Usted está aquí: domingo 25 de febrero de 2007 Opinión Escándalo

Carlos Bonfil

Escándalo

Ampliar la imagen Cate Blanchett (izquierda) y Judi Dench, en una escena del filme Escándalo, del cineasta Richard Eyre Foto: Reuters

En la galería de personajes sicológicamente turbios que Hollywood solía exhibir, a mediados de los años 60, para señalar cierta amplitud de criterio, figuraba la villana lésbica: una mujer por lo general madura, solterona o divorciada, agria de carácter, hombruna, exhibicionista por desafío, ávida de seducir y dominar a alguna joven que valientemente ofrecía resistencia.

Al final de tal despliegue de relajamiento moral, venía el escarmiento social, a menudo inclemente, y todo regresaba al orden. Muchos cinéfilos recordarán a las parejas lésbicas en La mentira infame (The children's hour; Wyler, 1962), El asesinato de la hermana George (The killing of sister George; Aldrich, 1968) o La piel del zorro (The fox; Rydell, 1968). Los estereotipos quedaron firmemente anclados: la joven seducida podía también ser calculadora, humillar a su compañera de ocasión, destruirla moral y socialmente, y regresar luego a los brazos de un hombre. El desenlace común para la lesbiana transgresora era el retorno al clóset, la pérdida de toda visibilidad, el ostracismo vergonzante, o el suicidio.

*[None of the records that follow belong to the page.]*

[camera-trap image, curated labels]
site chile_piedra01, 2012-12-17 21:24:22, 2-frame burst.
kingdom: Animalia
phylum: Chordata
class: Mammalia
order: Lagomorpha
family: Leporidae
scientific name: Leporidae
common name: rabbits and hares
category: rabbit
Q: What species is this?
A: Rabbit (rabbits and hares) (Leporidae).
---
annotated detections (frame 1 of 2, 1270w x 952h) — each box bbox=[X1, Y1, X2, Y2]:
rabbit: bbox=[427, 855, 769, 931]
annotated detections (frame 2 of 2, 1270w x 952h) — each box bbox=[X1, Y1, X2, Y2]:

Cuarenta años después, la cinta británica Escándalo (Notes on a scandal), de Richard Eyre, recurre todavía a estos estereotipos, pero gracias a la maliciosa pluma del dramaturgo y guionista Patrick Marber (Llevados por el deseo/Closer; Nichols, 2005), el retrato de Barbara Covett (Judi Dench), lesbiana sexagenaria capaz de cualquier bajeza para seducir a una joven maestra heterosexual Sheba (Cate Blanchett), gana en complejidad y en matices.

Si algo muestra con claridad la cinta es el estigma de la edad y las estrategias que emplea una mujer madura e inteligente para desafiar al medio social que la rechaza. El tema central es la relación de Sheba con un alumno adolescente, una transgresión mayor y socialmente más reprobable que la reciprocidad amorosa que Bárbara, testigo del affaire, llega a solicitarle a la joven maestra a cambio de su silencio.

A partir de la novela homónima de Zoë Heller, el guionista describe, en diálogos acerados, la seducción amorosa como un juego de masacre. La rutina doméstica de Sheba, casada con un hombre al que ama tibiamente y atendiendo sin convicción a sus dos hijos, uno de ellos con síndrome de Down, es un cuadro tan desolador como el de la propia soledad de Bárbara.

Ambas mujeres intentan, mediante la búsqueda erótica, romper con la monotonía de sus existencias, enfrentándose cada una al oprobio social y a la prensa sensacionalista. Poco a poco se difumina la barrera entre víctima y victimario. La villana lésbica empieza a parecerse a cualquier ser deseoso de vencer los rigores de la vejez con todos los medios a su alcance.

Frente a la descalificación y el rechazo de la sociedad, Bárbara recurre al chantaje, a la imposición y al humor corrosivo, muy preferibles, en su opinión, a la invisibilidad y a la resignación patética. Esta actitud de desafío, señalada sobre todo en el desenlace, es lo que marca fuertes distancias con la visión fatalista en las películas sobre lesbianas de los años 60.

Escándalo exhibe también a un puritanismo anglosajón que menosprecia a la carne y férreamente obstaculiza y niega el derecho al placer tanto a un adolescente como a una mujer anciana. En ocasiones, el director carga innecesariamente las tintas, como en la degradación física de Sheba, figura autodestructiva lejos de su familia; indolente, cerca de ella.

Lo que finalmente anima, vigoriza y asemeja a las dos protagonistas es el contacto con el ser deseado. Su frustración mayor es la certeza de que, en este terreno, la reciprocidad es imposible.